Directions for this task: Copy the lines of the records below word for word, starting at the line that contains "At what distance" and ending at the line that contains "1.21 metres".
[start]
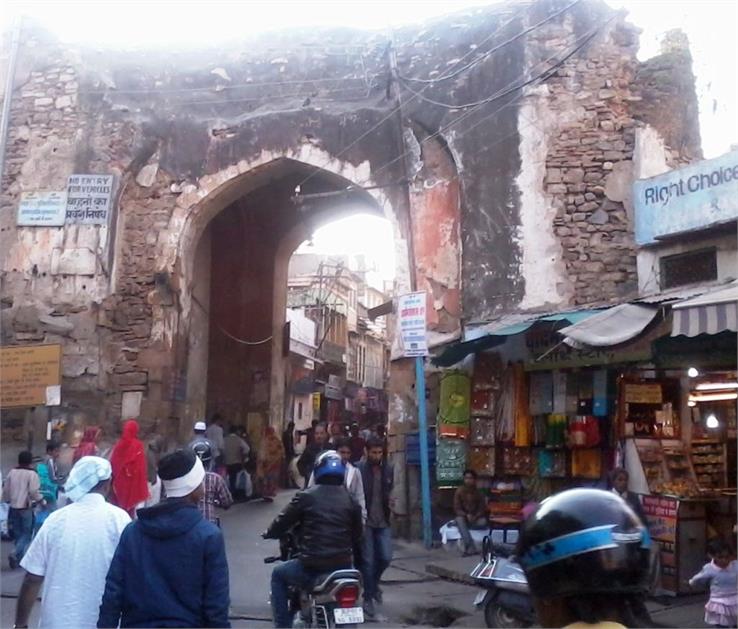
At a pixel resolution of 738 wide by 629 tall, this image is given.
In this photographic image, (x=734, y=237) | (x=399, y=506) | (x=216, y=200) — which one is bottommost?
(x=399, y=506)

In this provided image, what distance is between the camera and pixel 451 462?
9.74 metres

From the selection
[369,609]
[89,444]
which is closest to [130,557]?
[369,609]

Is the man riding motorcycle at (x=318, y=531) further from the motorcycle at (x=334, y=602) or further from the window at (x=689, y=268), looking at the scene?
the window at (x=689, y=268)

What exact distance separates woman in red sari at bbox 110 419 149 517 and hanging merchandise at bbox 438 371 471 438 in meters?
3.75

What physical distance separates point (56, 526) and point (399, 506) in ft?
24.2

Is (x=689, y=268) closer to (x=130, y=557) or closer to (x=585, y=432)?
(x=585, y=432)

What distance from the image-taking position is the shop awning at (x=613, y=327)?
6355mm

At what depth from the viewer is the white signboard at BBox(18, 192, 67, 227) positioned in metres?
12.0

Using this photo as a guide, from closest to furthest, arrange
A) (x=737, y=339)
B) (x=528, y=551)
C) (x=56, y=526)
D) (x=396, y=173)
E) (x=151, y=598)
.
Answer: (x=528, y=551)
(x=151, y=598)
(x=56, y=526)
(x=737, y=339)
(x=396, y=173)

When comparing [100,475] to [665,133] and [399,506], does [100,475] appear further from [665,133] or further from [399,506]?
[665,133]

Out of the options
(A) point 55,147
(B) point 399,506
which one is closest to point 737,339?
(B) point 399,506

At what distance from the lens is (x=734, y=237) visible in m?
8.02

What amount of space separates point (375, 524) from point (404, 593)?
1.21 metres

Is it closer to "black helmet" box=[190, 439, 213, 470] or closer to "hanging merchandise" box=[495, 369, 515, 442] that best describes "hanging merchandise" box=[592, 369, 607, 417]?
"hanging merchandise" box=[495, 369, 515, 442]
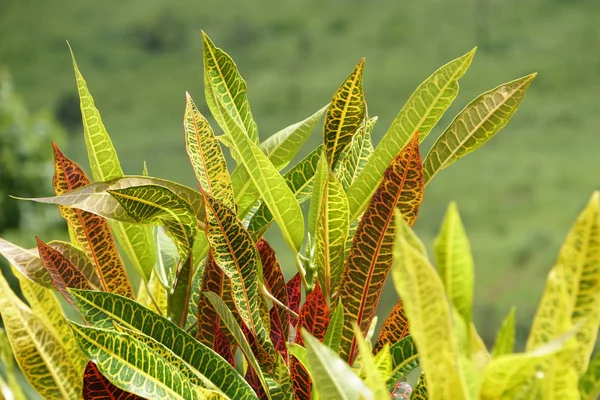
[end]
Answer to this problem:
At what distance from the lens is (x=734, y=237) visible in m?
8.02

What amount of space separates point (375, 524) from point (404, 593)?
1.21 metres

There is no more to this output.